Raw records:
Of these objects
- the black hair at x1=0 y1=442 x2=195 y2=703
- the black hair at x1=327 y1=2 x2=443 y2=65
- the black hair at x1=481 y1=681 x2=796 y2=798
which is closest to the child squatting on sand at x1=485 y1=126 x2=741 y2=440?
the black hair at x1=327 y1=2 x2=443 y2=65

• _AIM_:
Write the lines out again with "closest" swapped for "nearest" and nothing else changed.

• _TASK SOLUTION_:
Of these objects
- the black hair at x1=0 y1=442 x2=195 y2=703
- the black hair at x1=327 y1=2 x2=443 y2=65
- the black hair at x1=481 y1=681 x2=796 y2=798
which is nearest to the child squatting on sand at x1=485 y1=126 x2=741 y2=440?
the black hair at x1=327 y1=2 x2=443 y2=65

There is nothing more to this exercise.